Slobodan Konjevic gibt jetzt bei den Fellbacher Regionalliga-Basketballern die Richtung vor. Foto: Patricia Sigerist

Die Fellbacher Verantwortlichen trennen sich von Christopher Ferguson. Beim 68:82 gegen die SG Mannheim steht bereits sein Nachfolger an der Seitenlinie: Slobodan Konjevic.

Fellbach - Das Heimspiel gegen die SG Mannheim sollte eigentlich ein Befreiungsschlag werden, nun sind die Basketballer des SV Fellbach mit einer 68:82-Niederlage noch tiefer in den Abstiegsstrudel der Regionalliga gerutscht. In der Tabelle belegt das Team, das unter dem Namen Rewe Aupperle Fellbach seine Spiele bestreitet, nur noch den vorletzten Platz. Dieser könnte bei ungünstigem Verlauf in der übergeordneten Pro B, der dritthöchsten Spielklasse, am Saisonende den Abstieg bedeuten. Die Wende zum Besseren soll in den verbleibenden sieben Spielen ein neuer Cheftrainer schaffen, der schon am Sonntag seine Premiere an der Seitenlinie absolviert hat: Der 50 Jahre alte Slobodan Konjevic, in Kroatien geboren und in Serbien aufgewachsen, hat die Nachfolge des am Donnerstag entlassenen US-Amerikaners Christopher Ferguson angetreten.

Seit eineinhalb Jahren hatte er losen Kontakt zu Slobodan Konjevic, der schon länger in Fellbach lebt

„Wir sind Chris sehr dankbar für sein Engagement im Verein, aber wir mussten handeln.

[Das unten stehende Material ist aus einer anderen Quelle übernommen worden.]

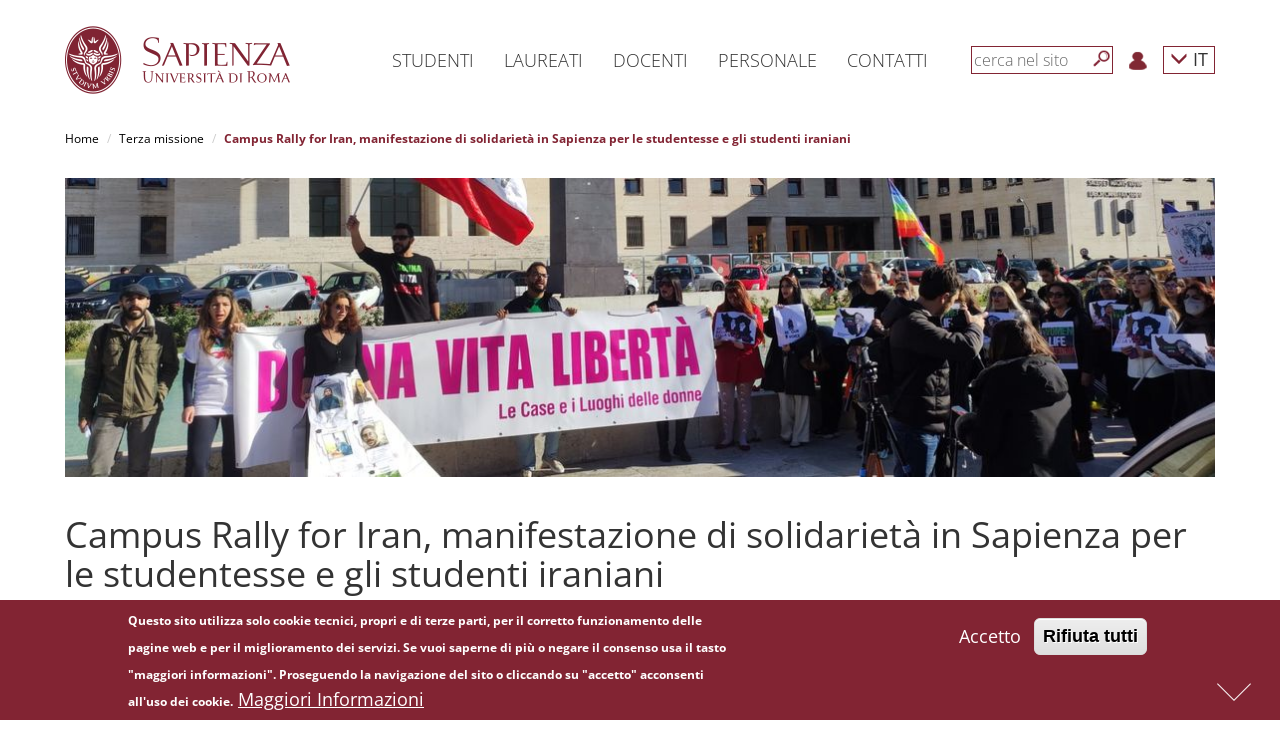

--- FILE ---
content_type: text/css
request_url: https://www.uniroma1.it/sites/all/themes/sapienza_bootstrap/css/sapienza-newsletter-scientifica.css?t8wia3
body_size: 3241
content:
.page-sapienza-newsletter-scientifica,
.page-sapienza-newsletter-scientifica-all {
	padding-top: 50px !important;
}

.page-sapienza-newsletter-scientifica .container,
.page-sapienza-newsletter-scientifica-all .container {
	width: 860px;
}

.page-sapienza-newsletter-scientifica h2.title,
.page-sapienza-newsletter-scientifica-all h2.title {
	text-transform: uppercase;
	font-weight: 600;
	color: #822433;
    margin-bottom: 0;
}

.page-sapienza-newsletter-scientifica h2.title a,
.page-sapienza-newsletter-scientifica-all h2.title a {
	color: #822433;
}

.page-sapienza-newsletter-scientifica .view h3.title,
.page-sapienza-newsletter-scientifica-all .view h3.title {
    margin-left: -5px;
    text-transform: uppercase;
    font-size: 18px;
}

.page-sapienza-newsletter-scientifica .view .article,
.page-sapienza-newsletter-scientifica-all .view .article {
    margin: 15px 0;
    padding: 30px 0;
    border-top: 1px solid #eaeaea;
}

.page-sapienza-newsletter-scientifica .view .group-day:not(:first-child),
.page-sapienza-newsletter-scientifica-all .view .group-day:not(:first-child) {
    margin-top: 50px;
}

.page-sapienza-newsletter-scientifica .view .group-day .article:first-of-type,
.page-sapienza-newsletter-scientifica-all .view .group-day .article:first-of-type {
    border: 0;
    margin-top: 30px;
    padding-top: 0;
}

.page-sapienza-newsletter-scientifica .view .article .article-title,
.page-sapienza-newsletter-scientifica-all .view .article .article-title {
    margin: 0 0 10px 0;
}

Er hatte zuletzt einen Großteil der Mannschaft verloren“, sagt der Abteilungsleiter Andreas Tsiminos und benennt den Hauptgrund für den Wechsel. Offenkundig wurden die Probleme bereits im Dezember mit dem Abgang des Routiniers Marco Schlafke, der mit Christopher Ferguson gar nicht zurechtkam. In den vergangenen Wochen wurde laut Andreas Tsiminos das Murren größer, insbesondere bei Akteuren aus dem eigenen Nachwuchs, die lange Auswärtsfahrten mitmachten, um 40 Minuten lang auf der Ersatzbank zu schmoren. „Die Trainingsbeteiligung wurde immer schlechter, die Unzufriedenheit immer größer“, sagt Andreas Tsiminos, der dann mit seinem Stellvertreter Dario Hadasija nach dem Donnerstagstraining Christopher Ferguson über die Entlassung informierte.

Den Nachfolger für den US-Amerikaner, der erst Ende Oktober das Zepter von Jens Leutenecker übernommen hatte und eine Bilanz von vier Siegen und sieben Niederlagen aufweist, hat Dario Hadasija gefunden. Seit eineinhalb Jahren hatte er losen Kontakt zu Slobodan Konjevic, der schon länger in Fellbach lebt. „Er war bei jedem Heimspiel in der Halle und kannte die Mannschaft bereits sehr genau“, sagt Andreas Tsiminos über den A-Lizenz-Inhaber, der in der Saison 2005/2006 die Männer des MTV Stuttgart in der zweiten Liga angeleitet und seither kein Traineramt in Deutschland mehr bekleidet hatte.

Die Niederlage gegen den direkten Konkurrenten aus Mannheim konnte der Neue bei seiner Premiere nicht verhindern. Ausschlaggebend war das dritte Spielviertel, das die Gastgeber mit 11:29 abgaben. „Von den verbleibenden sieben Spielen können wir noch fünf gewinnen, und vier davon sollten wir gewinnen“, sagt Andreas Tsiminos. Rewe Aupperle Fellbach: Sermokas (16), Ristau (16), Sagadin (11), Ljutic (11), Steinort (5), Rotim (4), Gil Fuentes (3), Arbinger (2), Kumtepe, Franz.